>> START GIVEN PASSAGE
[YG Conlang Archives] > [jboske group] > messages [Date Index] [Thread Index] >


[Date Prev] [Date Next] [Thread Prev] [Thread Next]

Re: [jboske] Syntactic unambiguity



Arnt Richard Johansen scripsit:

> Do we know what these hacks are?

Yes.  In grammar.300, the tokens in the 700-series are inserted *before*
the problematic areas to disambiguate them.  For example, we don't know
whether a number is going to be a proper number or a -MAI free modifier
until we get to its end, so we insert a lexer_L_712 in front of it in
the former case, and a lexer_A_701 in front of it in the latter case.
The assumption is that a preparser stage inserts these tokens as needed
by snuffling ahead as far as necessary.

The official parser actually uses a slightly different scheme.  Rather
than inserting a 700-series token before the problematic sequence, it
replaces the whole sequence with a 900-series token.  These tokens are
normally commented out, but are restored when constructing a parser;
at the same time, the 900-series *rules* are commented out.

> I was of the belief that iff YACC is a LALR(1) parser, then it can't cope
> with more than 1-token lookahead. Why are we writing rules for it that
> requires more than 1-token lookahead?

It's Lojban, not the YACC grammar, that contains such rules.  We use the
inserted (or replacing) tokens to overcome YACC's limitations.  Similarly,
we use YACC's error-recovery machinery to insert elidable terminators.

> That is very disturbing. I hope those hacks are only a few, so that we can
> have a hope of *proving* the grammar to be unambigous.

Currently there are 24 of them.  See the comments on the definitions of
the 700-series and 900-series tokens.  Most of them are either bounded
(like EK) or unbounded but repetitive (like numbers).  The worst case
is tenses, which have a substantial grammar-within-the-grammar.

With the exception of NAI, there is no selma'o that is usable both in
the main grammar and in the "preparser grammar".  The only possible
ambiguities, therefore, are between preparser rules.

-- 
"Well, I'm back."  --Sam        John Cowan <jcowan@hidden.email>
>> END GIVEN PASSAGE
>> START STORED DATA
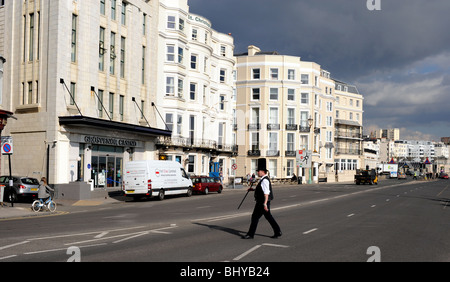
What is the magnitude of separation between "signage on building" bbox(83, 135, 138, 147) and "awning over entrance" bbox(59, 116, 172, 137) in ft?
3.10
>> END STORED DATA
== REQUIREMENTS ==
a) In the message on syntactic unambiguity, how many of the hacks are there currently?
b) Set down the part of the message on syntactic unambiguity from "The assumption is" up to and including "are commented out.", word for word.

== ANSWERS PROVIDED ==
a) There are currently 24 of them.

b)
The assumption is that a preparser stage inserts these tokens as needed
by snuffling ahead as far as necessary.

The official parser actually uses a slightly different scheme.  Rather
than inserting a 700-series token before the problematic sequence, it
replaces the whole sequence with a 900-series token.  These tokens are
normally commented out, but are restored when constructing a parser;
at the same time, the 900-series *rules* are commented out.